A Day With

A.T. AHMED

A. T. AHMED 

BY ADEWOLE GERALD

The scorching afternoon sun gradually gives way to faintly glimmer­ing reddish rays. The time is steadily trickling towards 5.30 p.m. The cab comes to a halt in front of the Gambia Airline Office at No. 40, Oduduwa Road, G.R.A., Ikeja. It is here Alhaji Ahmed Tijani Ahmed holds fort.

image032

Steadily, the visitor feverishly advances towards a group of charis­matic figures engrossed in a political dialogue at the centre of the spa­cious expanse, unsure of his reception. Determination forces out an involuntary greeting that is spontaneously acknowledged with awe­some humility which cures the visitor’s scepticism. There is neither protocol nor cere­mony here. Almost immediately, you are ushered politely before the presence of a horde of favour-seeking guests in the waiting room.

Five minutes. He rounds off his political dialogue, rushes to the waiting room, at­tends to the courtiers, clearing the way for the visitor’s interview

The reporter hum­bly requests for a change of base to Ahmed’s residential house. This is en­dorsed without questioning, resulting in a two minutes’ trek to his house.

Here is a deliberate display of hu­man desire for aesthetic ingenuity, a conspicuous presence of hygienic per­fection. The widely spread palm fronds embracing the bungalow building rival the luxuriantly outstretched evergreen leaves of the willow tree.

Then, a little distance beyond, chil­dren are lost in a transcendental world, some deep in their scholarly homework, others attentively seated in muted re­sponse to Islamic teaching. As one moves through the courtyard via the passage to the rugged lounge tastefully furnished with comfortable cushion set­tee, an array of artistic garnishment un­folds itself.

There is an amplified imitation of an arts gallery here: For these gar­lands of artistic works, the life-size por­traits of Senator Ahmed and his lawyer wife in her professional robe, all combine with a cluster of glazed photographs to give this place a rich ornamental presence.

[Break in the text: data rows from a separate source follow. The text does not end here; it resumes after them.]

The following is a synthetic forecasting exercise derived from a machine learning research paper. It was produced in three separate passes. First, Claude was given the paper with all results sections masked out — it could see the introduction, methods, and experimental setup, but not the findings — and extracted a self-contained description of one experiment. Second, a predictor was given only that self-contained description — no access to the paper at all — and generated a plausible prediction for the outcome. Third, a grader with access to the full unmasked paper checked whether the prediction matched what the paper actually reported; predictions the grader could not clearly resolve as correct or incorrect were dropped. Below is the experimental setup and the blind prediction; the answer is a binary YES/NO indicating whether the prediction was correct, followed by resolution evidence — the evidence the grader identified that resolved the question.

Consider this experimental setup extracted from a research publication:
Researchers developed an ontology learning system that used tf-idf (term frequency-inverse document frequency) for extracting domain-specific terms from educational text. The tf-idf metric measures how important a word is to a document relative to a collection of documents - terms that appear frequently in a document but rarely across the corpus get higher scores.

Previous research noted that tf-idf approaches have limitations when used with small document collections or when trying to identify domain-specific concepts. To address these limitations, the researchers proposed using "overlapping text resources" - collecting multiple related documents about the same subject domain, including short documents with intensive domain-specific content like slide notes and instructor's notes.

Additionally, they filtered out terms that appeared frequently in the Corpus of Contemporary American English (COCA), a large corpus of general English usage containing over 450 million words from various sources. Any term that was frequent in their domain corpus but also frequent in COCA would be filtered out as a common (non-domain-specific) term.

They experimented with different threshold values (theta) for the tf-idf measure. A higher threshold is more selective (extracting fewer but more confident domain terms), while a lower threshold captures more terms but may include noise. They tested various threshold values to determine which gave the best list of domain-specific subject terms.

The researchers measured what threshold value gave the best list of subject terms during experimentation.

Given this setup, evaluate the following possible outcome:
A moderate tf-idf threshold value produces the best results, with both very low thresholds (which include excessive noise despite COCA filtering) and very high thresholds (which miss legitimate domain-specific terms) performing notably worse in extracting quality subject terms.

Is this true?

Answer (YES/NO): NO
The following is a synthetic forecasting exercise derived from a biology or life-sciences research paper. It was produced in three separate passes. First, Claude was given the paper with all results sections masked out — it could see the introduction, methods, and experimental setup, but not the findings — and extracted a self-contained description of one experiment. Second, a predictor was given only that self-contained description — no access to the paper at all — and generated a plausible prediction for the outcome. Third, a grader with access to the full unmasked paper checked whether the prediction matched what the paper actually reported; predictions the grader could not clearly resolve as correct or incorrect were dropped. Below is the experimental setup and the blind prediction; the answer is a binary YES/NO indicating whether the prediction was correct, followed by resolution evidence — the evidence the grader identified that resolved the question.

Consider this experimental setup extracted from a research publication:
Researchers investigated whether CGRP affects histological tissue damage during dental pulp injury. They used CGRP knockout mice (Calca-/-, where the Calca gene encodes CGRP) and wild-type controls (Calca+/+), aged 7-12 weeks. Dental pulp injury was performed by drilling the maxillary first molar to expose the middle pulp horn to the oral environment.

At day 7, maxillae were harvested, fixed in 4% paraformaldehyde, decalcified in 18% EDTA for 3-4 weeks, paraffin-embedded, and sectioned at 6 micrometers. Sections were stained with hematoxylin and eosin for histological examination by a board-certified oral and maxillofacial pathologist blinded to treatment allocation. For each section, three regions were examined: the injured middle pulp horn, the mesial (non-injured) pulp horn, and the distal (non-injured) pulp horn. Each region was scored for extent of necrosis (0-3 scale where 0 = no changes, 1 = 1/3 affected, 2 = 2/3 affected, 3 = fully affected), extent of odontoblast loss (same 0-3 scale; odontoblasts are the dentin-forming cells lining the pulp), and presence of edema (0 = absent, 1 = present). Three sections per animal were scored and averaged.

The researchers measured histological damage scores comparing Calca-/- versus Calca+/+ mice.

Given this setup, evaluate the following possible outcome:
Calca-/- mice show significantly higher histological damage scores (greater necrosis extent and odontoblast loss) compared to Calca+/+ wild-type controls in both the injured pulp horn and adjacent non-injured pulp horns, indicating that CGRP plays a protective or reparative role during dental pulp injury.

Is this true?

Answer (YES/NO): NO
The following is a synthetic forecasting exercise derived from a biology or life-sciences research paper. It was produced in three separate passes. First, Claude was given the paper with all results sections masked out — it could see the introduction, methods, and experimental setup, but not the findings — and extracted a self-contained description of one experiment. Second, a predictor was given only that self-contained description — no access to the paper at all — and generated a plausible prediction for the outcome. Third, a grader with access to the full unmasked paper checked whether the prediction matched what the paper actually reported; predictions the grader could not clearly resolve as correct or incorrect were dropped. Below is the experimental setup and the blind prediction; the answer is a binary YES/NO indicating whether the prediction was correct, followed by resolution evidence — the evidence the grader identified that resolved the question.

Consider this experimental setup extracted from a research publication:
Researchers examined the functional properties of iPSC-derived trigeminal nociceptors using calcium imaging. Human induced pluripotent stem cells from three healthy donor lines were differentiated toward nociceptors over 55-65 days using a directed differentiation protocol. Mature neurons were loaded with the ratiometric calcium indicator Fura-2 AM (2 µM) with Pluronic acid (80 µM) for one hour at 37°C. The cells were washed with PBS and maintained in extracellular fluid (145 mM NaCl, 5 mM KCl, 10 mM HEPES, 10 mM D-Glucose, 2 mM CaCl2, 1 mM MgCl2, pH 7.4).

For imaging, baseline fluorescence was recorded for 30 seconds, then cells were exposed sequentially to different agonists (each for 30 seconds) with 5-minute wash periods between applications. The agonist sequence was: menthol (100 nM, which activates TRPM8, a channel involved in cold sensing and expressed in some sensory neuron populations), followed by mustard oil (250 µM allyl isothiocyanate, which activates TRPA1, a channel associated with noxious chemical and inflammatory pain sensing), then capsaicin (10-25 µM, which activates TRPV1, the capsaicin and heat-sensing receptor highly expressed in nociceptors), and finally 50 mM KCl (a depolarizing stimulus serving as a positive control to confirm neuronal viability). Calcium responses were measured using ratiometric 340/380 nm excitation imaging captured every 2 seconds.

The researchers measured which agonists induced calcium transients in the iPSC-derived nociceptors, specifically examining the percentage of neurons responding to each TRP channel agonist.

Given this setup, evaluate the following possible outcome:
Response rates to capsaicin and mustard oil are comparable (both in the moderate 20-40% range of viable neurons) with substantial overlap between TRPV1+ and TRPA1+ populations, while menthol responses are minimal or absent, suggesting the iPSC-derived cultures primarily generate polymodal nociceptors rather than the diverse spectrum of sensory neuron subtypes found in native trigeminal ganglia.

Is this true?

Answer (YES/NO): NO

Eventually, the reporter is seated in a close encounter with this huge muscular man, the 49-year-old son of Sheikh Ahmed Ruffai, the late leader of Tijaniyya Islamic Movement in Ebiraland. He is unhurried, careful, elaborate, deliberately slow and steady in speech which he reinforces with pronounced gesticulation. He speaks with authoritative confidence, spurred on by his profound innate royalty.

A seasoned administrator whose managerial prowess has forever rooted the Nigerian Airport Authority (NAA) in the solid soil of immense viability, Ahmed was the pioneer chief executive of the NAA. A builder whose weighty intellectual might and unswerving persistence engineered the genealogy of the organization, he moved the establishment from  a humble take-off staff capacity of seven personnel in 1978 to a crowdy work force of 7,000 at his exit in 1985.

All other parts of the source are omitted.